PHOEBUS, se tenant seul au milieu de la mer, dans une barque.
Aimer, ou ne pas aimer... ? C'est là la question.
Cette question, qui me revient, sans cesse. A toute heure du jour ou de la nuit... (Il marque une pause.) Mais, qu'est-ce que l'amour ? Qu'est ce qu'aimer ? Je ne le sais pas. Suis-je amoureux ? Cela me torture l'esprit ! Mon esprit si simple. Mon esprit que je n'arrive pas à contrôler... Je n'arrive pas à ne pas penser à elle... Elle. Rencontrée, l'autre jour, lors du levé du Soleil... Me regardant de ses yeux bleus et clairs, faisaient faire à mon coeur des battements dans ma poitrine... (Il s’arrête.) Je ne dois pas penser à elle. Je veux seulement savoir ce qu'est l'amour... Et si je dois l'aimer... Est-ce agréable… d’aimer ? D'où vient l'amour ? Du Soleil ? Cet astre si clair qui différencie le jour et la nuit... Ah... (Il se lève et prend une grande inspiration.)
Ce Soleil ! Je le sens en moi, Phoebus. Je le sens, présent, au fond de moi. Puis-je seulement puiser, au fond de moi, les réponses des questions qui me torturent ? (Il regarde le Soleil.) Soleil ! Je m'adresse à toi ! Toi, le seul, l'unique, l'irremplaçable astre qui illumine nos vies de ta lumière ! J'ai le coeur lourd. Le coeur lourd... de ce que je pense être l'amour. Je ne sais pas ce que cela représente. Eclaire moi, réponds moi, aide moi... (Il accélère le ton.) D’où me vient ce tambourinement perpétuel dans ma poitrine, d’un tempo irrégulier et d’une puissance inégale ? Cette boule présente, au milieu de cet orchestre infernal qui émet un son pourtant si agréable… (Il s’arrête brutalement et ferme les yeux un instant en soupirant.)

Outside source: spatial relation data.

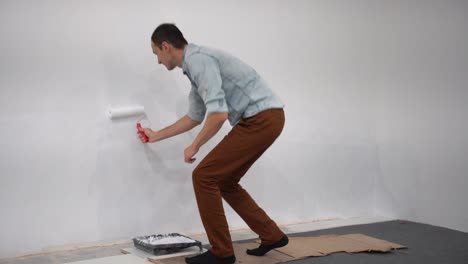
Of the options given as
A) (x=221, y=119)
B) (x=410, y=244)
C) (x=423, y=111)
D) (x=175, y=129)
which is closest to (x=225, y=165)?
(x=221, y=119)

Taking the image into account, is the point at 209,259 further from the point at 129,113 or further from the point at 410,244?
the point at 410,244

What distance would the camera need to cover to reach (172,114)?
372 cm

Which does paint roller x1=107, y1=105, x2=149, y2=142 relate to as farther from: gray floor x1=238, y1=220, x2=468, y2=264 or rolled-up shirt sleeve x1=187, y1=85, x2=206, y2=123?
gray floor x1=238, y1=220, x2=468, y2=264

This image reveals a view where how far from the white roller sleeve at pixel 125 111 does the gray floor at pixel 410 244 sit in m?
1.23

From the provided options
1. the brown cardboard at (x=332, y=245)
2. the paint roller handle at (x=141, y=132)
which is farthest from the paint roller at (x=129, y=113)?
the brown cardboard at (x=332, y=245)

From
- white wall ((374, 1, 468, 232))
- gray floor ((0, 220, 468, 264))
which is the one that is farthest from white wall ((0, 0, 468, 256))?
gray floor ((0, 220, 468, 264))

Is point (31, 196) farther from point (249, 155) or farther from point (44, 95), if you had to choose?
point (249, 155)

Ce que je suis absurde ! Le Soleil ne partage que sa lumière. Il garde ses pensées pour lui. Lui, qui a vu sur le monde depuis la nuit des temps ! Je me dois, moi, Phoebus, de répondre seul à mes questions… ou tout simplement, ne puis-je pas aimer à ma manière ? Aimer comme je le veux, comme je le conçois. Peut-être que le monde est comme ça. Oui. Voilà. C’est ça. Il faut trouver nous même notre façon d’aimer. La question n’est pas «aimer ou ne pas aimer ?»… La question est «comment faut-il aimer ?». Et la seule réponse est « comme je le conçois ». (Il sourit, montre de la fierté. Il se rassoie.) J’espère ne pas être fou. Comment ai-je pu en arriver là ? Je ne sais pas. Je suis seul. Seul… Pourquoi n’est-elle pas là ? Elle, la source de tous mes conflits intérieurs. Elle, la cause de toutes ces questions… L’a-t-elle fait exprès, d’être aussi belle ? D’être aussi rayonnante ? Pourquoi me laisse t-elle seul ? M’a-t-elle vu ? M’aime-t-elle ? Ou alors, qu’est-ce qu’est l’amour pour elle ? Savoir tout cela ne m’aiderait en rien. Je reste seul. Et pourtant si accompagné dans ma solitude, par ces questions… (Il scrute la mer.) Et toi, Poséidon ? Toi, dieu des mers et des océans, as-tu besoin d’aimer ? Sais-tu seulement ce que c’est ? As-tu, toi aussi, ta propre conception de l’amour ? Te poses-tu des questions ? Peut-être que tu n’as que des réponses, et que c’est de ça que ton statut de dieu te vient. Je serai tenté de te rejoindre… Essayer de comprendre comment les dieux perçoivent eux-mêmes l’amour, et ce qu’ils pensent de nos manières de raisonner… Peux-tu me le dire, Poséidon ? Inonde moi de ta sagesse, de ton pouvoir, de tes pensées. Aide moi à ne plus penser à celle que j’aime. A ne plus penser, tout court.
(Les lumières s’éteignent, la scène est plongée dans le noir. Un bruit de mer se fait entendre, Phoebus se noie. Les rideaux se ferment.)